The request
Return the entries below verbatim, reproducing every line without any change.

— BEGIN Material to process —

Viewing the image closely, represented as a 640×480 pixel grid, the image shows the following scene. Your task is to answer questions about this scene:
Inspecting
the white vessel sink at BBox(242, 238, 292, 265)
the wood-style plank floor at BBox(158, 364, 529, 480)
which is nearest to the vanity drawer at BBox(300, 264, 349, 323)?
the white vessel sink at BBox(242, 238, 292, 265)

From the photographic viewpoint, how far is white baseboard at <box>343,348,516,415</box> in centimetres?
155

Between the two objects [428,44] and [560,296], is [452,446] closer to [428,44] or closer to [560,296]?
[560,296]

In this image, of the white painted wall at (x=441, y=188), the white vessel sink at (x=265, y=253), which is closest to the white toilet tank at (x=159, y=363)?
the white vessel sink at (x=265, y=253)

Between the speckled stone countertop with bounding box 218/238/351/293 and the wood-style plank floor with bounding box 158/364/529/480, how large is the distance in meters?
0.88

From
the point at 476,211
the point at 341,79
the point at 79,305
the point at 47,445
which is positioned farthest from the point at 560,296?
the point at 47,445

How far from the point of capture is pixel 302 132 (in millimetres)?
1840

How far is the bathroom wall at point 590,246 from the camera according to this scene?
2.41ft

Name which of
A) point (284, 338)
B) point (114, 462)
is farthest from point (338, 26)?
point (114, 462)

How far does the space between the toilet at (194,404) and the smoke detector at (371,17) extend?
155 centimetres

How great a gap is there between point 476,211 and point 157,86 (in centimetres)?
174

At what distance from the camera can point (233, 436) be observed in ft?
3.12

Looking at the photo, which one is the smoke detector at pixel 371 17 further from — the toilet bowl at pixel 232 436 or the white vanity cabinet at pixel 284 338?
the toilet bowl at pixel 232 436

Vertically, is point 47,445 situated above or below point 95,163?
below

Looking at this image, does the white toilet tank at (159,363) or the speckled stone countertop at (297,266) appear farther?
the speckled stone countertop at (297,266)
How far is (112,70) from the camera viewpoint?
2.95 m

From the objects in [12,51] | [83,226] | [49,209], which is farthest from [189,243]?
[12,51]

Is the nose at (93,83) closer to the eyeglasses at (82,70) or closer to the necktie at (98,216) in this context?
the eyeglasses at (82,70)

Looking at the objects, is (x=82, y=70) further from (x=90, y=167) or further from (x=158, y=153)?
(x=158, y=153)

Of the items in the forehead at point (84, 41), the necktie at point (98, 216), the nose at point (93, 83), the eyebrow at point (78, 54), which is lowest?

— END Material to process —

The output
Viewing the image closely, represented as a 640×480 pixel grid, the image shows the following scene. Your task is to answer questions about this scene:
Inspecting
the white vessel sink at BBox(242, 238, 292, 265)
the wood-style plank floor at BBox(158, 364, 529, 480)
which is nearest to the vanity drawer at BBox(300, 264, 349, 323)?
the white vessel sink at BBox(242, 238, 292, 265)

From the photographic viewpoint, how far is white baseboard at <box>343,348,516,415</box> in centimetres?
155

Between the two objects [428,44] and [560,296], is [452,446] closer to [428,44] or closer to [560,296]?
[560,296]

In this image, of the white painted wall at (x=441, y=188), the white vessel sink at (x=265, y=253), which is closest to the white toilet tank at (x=159, y=363)?
the white vessel sink at (x=265, y=253)

Between the speckled stone countertop with bounding box 218/238/351/293 and the wood-style plank floor with bounding box 158/364/529/480, how large is the distance in meters?
0.88

From
the point at 476,211
the point at 341,79
the point at 79,305
the point at 47,445
which is positioned farthest from the point at 560,296?
the point at 47,445

How far from the point of capture is pixel 302 132 (in millimetres)?
1840

How far is the bathroom wall at point 590,246 from the camera according to this scene?
2.41ft

Name which of
A) point (284, 338)
B) point (114, 462)
is farthest from point (338, 26)?
point (114, 462)

How far does the space between the toilet at (194,404) and the smoke detector at (371,17) extend?
155 centimetres

How great a gap is there between point 476,211 and point 157,86 (in centimetres)?
174

At what distance from the camera can point (233, 436) be observed in ft?
3.12

Looking at the photo, which one is the smoke detector at pixel 371 17 further from — the toilet bowl at pixel 232 436 or the white vanity cabinet at pixel 284 338?
the toilet bowl at pixel 232 436

Vertically, is point 47,445 situated above or below point 95,163?
below

Looking at this image, does the white toilet tank at (159,363) or the speckled stone countertop at (297,266) appear farther?
the speckled stone countertop at (297,266)
How far is (112,70) from the camera viewpoint?
2.95 m

From the objects in [12,51] | [83,226] | [49,209], which is farthest from [189,243]?
[12,51]

Is the nose at (93,83) closer to the eyeglasses at (82,70) or closer to the necktie at (98,216) in this context?
the eyeglasses at (82,70)

Looking at the objects, is (x=82, y=70) further from (x=90, y=167) or further from (x=158, y=153)?
(x=158, y=153)

Of the items in the forehead at point (84, 41), the necktie at point (98, 216), the nose at point (93, 83), the eyebrow at point (78, 54), which is lowest?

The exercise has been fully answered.